Collateral damage is a phrase that doesn't come up in my day to day very often. I produce TV shows, not save lives, so the collateral damage of my work life includes things like "I ate all the cookies at craft services before the cast got there and now they're bitching that there aren't any sweet treats to the poor caterer." Or "If we make this cut the guy who made the butter sculpture of the monkey scene won't get to see his work on screen."
In my personal life any collateral damage seems to land squarely on my long suffering husband: "She was screaming, we both were crying, I just couldn't face it, so we stopped for pizza and now you're on your own for dinner." and "There was poop everywhere! And it just kept coming like a battlefield - I thought I was in Beruit! So now you have to take my car in to be detailed tomorrow."

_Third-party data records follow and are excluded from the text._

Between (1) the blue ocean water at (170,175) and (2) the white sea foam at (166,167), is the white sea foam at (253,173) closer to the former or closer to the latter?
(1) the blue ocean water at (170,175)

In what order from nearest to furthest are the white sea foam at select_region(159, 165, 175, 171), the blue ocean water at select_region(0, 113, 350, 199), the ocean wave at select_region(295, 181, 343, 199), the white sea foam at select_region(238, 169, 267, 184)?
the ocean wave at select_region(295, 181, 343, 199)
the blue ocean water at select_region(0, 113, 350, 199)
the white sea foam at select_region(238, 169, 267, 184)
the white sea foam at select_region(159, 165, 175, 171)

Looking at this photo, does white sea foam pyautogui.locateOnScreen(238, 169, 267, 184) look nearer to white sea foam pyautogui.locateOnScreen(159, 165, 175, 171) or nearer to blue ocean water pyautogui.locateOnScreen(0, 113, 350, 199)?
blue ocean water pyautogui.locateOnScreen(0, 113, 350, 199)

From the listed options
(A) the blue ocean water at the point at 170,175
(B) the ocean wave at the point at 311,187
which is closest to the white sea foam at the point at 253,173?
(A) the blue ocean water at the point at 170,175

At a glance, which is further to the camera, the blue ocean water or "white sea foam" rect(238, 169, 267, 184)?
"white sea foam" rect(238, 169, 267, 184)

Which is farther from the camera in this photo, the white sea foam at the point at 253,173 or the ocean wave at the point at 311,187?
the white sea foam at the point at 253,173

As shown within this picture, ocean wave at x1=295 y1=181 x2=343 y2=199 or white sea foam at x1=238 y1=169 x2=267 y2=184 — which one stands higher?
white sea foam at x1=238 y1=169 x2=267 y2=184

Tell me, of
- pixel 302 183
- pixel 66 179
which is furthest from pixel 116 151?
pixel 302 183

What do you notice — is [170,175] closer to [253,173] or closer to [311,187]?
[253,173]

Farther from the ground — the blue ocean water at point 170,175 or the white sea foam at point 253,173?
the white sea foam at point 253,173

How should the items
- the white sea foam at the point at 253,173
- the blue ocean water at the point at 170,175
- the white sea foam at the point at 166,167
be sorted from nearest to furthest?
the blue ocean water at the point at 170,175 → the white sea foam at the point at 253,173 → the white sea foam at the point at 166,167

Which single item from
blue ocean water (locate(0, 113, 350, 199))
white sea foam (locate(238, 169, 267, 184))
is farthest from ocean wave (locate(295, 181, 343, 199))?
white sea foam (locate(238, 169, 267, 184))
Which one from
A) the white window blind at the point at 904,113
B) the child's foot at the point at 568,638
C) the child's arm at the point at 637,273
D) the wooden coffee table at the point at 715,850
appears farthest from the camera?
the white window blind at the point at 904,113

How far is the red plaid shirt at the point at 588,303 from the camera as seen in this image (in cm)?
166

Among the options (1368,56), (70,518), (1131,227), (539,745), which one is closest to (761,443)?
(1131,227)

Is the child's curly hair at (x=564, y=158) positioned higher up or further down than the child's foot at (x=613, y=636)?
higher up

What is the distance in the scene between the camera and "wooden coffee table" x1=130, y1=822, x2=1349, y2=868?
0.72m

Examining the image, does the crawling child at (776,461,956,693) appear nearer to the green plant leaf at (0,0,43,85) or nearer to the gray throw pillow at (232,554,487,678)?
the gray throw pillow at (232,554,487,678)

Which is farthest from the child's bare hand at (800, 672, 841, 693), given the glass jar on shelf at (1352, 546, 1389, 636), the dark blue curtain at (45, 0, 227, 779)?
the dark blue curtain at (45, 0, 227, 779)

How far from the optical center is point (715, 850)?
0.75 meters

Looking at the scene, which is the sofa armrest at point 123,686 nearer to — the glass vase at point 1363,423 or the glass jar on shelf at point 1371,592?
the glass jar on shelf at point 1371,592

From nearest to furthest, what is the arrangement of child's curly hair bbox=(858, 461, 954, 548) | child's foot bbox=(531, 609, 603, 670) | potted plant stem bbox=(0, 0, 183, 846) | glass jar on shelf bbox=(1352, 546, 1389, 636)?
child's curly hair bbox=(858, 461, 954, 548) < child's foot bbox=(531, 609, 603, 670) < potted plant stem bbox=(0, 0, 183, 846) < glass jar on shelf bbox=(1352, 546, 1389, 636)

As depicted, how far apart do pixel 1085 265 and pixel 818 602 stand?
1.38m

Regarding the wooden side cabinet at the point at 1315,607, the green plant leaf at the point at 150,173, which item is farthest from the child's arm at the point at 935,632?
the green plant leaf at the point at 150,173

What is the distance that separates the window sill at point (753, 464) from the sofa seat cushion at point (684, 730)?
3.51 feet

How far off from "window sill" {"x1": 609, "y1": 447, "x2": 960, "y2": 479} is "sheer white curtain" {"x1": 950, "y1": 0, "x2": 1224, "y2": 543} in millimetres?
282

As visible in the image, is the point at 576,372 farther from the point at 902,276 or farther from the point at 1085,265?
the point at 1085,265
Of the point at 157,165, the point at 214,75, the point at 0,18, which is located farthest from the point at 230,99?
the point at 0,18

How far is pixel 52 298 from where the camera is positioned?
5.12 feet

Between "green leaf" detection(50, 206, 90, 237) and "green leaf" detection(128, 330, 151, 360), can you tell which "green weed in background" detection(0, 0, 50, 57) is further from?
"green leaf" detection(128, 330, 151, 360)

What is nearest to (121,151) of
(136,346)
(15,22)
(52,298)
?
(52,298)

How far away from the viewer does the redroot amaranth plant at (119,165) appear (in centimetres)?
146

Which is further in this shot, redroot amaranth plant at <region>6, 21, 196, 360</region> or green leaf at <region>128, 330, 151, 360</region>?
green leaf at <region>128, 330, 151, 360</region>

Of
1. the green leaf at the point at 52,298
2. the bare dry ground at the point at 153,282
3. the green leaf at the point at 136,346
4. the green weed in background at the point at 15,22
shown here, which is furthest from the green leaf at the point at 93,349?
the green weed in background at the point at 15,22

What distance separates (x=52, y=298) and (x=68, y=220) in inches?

Sure it ain't pretty but no one's lost a limb.
I don't talk much here about the Photo Album anymore - mostly because the FBI has asked me not to - but it seems that while no one suffered major collateral damage - no one who shouldn't have lost their job, no one who shouldn't have lost friends or relationships, no one who shouldn't have had to buy themselves a new phone - there were definitely some feelings hurt. And that is a true regret.
I can't change what happened. I'm not sure that I would want to because in the long run a lot of good came out of it - not just for me, but many, many other people. But if I could change anything it would be to go back and minimize the collateral damage to the people who were not at fault.
Handling things with inappropriate humor is a long suffering Irish tradition and just as long there have been people who's feelings have gotten hurt because of it. For that, me and my people are sorry. Really.
But we did give you an annual world-wide drinking day so hopefully that makes up for some of it.